Scientists unveil new T-cell cancer therapy

Research on cancer

Scientists are claiming “extraordinary” success with engineering immune cells to target a specific type of blood cancer in their first clinical trials.

The treatment takes out T-cells from the patients’ bodies, sticks them with molecules that are known to target cancer, and infuses them back into their bodies.

The molecules, which are antigen receptors, then work to limit the ability of cancer cells to ward off the body’s natural immune system.

If you can get T-cells to become part of the immunological memory, the chances of a leukaemia or a cancer relapse becomes much less.

“If you can get T-cells to become part of the immunological memory, the chances of a leukaemia or a cancer relapse becomes much less because once the cancer pops its head up again, immune cells are still there in the background, getting ready to recognise and kill off any small number of cancer cells that have relapsed,” said Martin Pule, a senior lecturer in Haematology, UCL Institute.

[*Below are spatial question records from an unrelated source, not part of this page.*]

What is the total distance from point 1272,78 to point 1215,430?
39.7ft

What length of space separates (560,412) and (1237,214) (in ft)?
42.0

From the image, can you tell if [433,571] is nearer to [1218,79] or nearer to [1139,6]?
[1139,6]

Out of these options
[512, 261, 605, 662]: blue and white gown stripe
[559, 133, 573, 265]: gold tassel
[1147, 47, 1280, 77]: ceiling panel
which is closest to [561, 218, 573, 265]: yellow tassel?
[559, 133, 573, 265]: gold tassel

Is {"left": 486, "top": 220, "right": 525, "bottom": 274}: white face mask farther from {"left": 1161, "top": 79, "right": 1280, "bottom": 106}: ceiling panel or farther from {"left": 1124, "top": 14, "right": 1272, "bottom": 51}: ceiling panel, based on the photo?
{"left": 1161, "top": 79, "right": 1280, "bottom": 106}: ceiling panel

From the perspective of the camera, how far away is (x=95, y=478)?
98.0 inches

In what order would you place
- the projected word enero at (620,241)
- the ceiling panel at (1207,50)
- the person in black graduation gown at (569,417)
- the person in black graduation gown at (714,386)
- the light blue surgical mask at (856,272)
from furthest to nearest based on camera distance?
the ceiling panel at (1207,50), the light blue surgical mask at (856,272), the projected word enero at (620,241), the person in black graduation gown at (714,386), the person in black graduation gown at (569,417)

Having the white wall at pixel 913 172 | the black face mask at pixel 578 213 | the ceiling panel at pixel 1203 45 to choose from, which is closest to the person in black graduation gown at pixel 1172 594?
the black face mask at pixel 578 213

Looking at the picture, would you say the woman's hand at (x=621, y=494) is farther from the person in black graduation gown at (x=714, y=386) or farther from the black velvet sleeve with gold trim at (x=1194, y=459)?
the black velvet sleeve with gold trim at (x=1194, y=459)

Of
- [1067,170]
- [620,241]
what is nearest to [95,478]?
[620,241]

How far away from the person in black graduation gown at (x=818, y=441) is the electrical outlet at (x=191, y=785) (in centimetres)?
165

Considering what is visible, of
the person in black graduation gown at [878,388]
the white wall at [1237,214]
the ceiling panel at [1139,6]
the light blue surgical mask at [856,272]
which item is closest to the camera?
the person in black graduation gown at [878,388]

A one-year-old Layla received the treatment at London’s Great Ormond Street Hospital (GOSH) in November last year. Doctors had thought the baby was almost certain to die, but she was cancer-free after getting the therapy.

“It was scary, it was terrifying for all of us and we made that decision for her, and it happened to be the best decision we could ever make,” said Lisa Foley, Layla’s mother.

This therapy does not work for all. Researchers say the procedure produces dangerous side effects and in fact, some patients who received the treatment had to go into intensive care after experiencing a serious reaction.

“It’s important to sound a note of caution here. This is a very small study. These treatments don’t work for all types of cancers, and they can have very severe side-effects,” said Cat Arney, a spokesperson to UK’s Cancer Research Institute.

But medical officials are hopeful the treatment could prove a viable option for certain types of cancers. Meanwhile, the treatment could be rolled out to a larger number of patients over time.

“We have the understanding now to redirect and engineer the immune system. As we become more proficient and efficient in doing that, I see it extending out to larger groups of patients,” said professor Waseem Qasim from Great Ormond Street Hospital.

T-cell therapy is often considered an option of last resort because reprogramming the immune system can come with dangerous side-effects, including cytokine release syndrome and overload defense cells.